* **Exercise brief**
Give every line of the records below as a JSON list of strings, one string per line, with blank lines skipped and the pictures left out.

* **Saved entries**
╔══

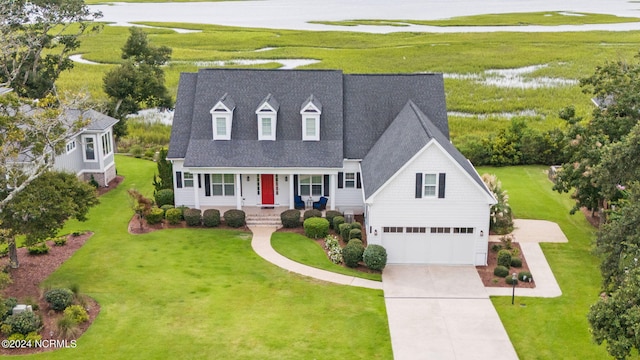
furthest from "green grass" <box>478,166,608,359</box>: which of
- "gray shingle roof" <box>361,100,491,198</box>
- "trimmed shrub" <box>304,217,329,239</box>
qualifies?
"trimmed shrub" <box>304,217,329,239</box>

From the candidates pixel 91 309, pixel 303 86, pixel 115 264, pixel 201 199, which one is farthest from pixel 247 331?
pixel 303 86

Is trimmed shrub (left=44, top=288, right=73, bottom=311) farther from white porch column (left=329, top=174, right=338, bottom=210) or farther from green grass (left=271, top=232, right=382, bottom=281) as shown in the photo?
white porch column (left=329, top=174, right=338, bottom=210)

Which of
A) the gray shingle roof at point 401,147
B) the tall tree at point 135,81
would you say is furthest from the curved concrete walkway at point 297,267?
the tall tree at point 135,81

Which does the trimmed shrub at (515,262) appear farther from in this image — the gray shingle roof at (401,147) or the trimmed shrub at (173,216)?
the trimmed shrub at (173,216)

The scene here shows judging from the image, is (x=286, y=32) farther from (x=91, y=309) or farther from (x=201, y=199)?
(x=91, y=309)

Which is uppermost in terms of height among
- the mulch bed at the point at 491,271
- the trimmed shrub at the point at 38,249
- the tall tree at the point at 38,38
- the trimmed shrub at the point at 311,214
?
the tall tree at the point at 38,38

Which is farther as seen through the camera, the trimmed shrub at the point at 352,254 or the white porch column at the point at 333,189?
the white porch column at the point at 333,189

╚══

* **Task answer**
[
  "furthest from \"green grass\" <box>478,166,608,359</box>: which of",
  "- \"gray shingle roof\" <box>361,100,491,198</box>",
  "- \"trimmed shrub\" <box>304,217,329,239</box>",
  "qualifies?",
  "\"trimmed shrub\" <box>304,217,329,239</box>",
  "From the candidates pixel 91 309, pixel 303 86, pixel 115 264, pixel 201 199, which one is farthest from pixel 247 331?",
  "pixel 303 86",
  "Is trimmed shrub (left=44, top=288, right=73, bottom=311) farther from white porch column (left=329, top=174, right=338, bottom=210) or farther from green grass (left=271, top=232, right=382, bottom=281) as shown in the photo?",
  "white porch column (left=329, top=174, right=338, bottom=210)",
  "Which of",
  "A) the gray shingle roof at point 401,147",
  "B) the tall tree at point 135,81",
  "would you say is furthest from the curved concrete walkway at point 297,267?",
  "the tall tree at point 135,81",
  "Which does the trimmed shrub at (515,262) appear farther from in this image — the gray shingle roof at (401,147) or the trimmed shrub at (173,216)?",
  "the trimmed shrub at (173,216)",
  "The scene here shows judging from the image, is (x=286, y=32) farther from (x=91, y=309) or farther from (x=201, y=199)?",
  "(x=91, y=309)",
  "Which is uppermost in terms of height among",
  "- the mulch bed at the point at 491,271",
  "- the trimmed shrub at the point at 38,249",
  "- the tall tree at the point at 38,38",
  "- the trimmed shrub at the point at 311,214",
  "?",
  "the tall tree at the point at 38,38",
  "Which is farther as seen through the camera, the trimmed shrub at the point at 352,254 or the white porch column at the point at 333,189?",
  "the white porch column at the point at 333,189"
]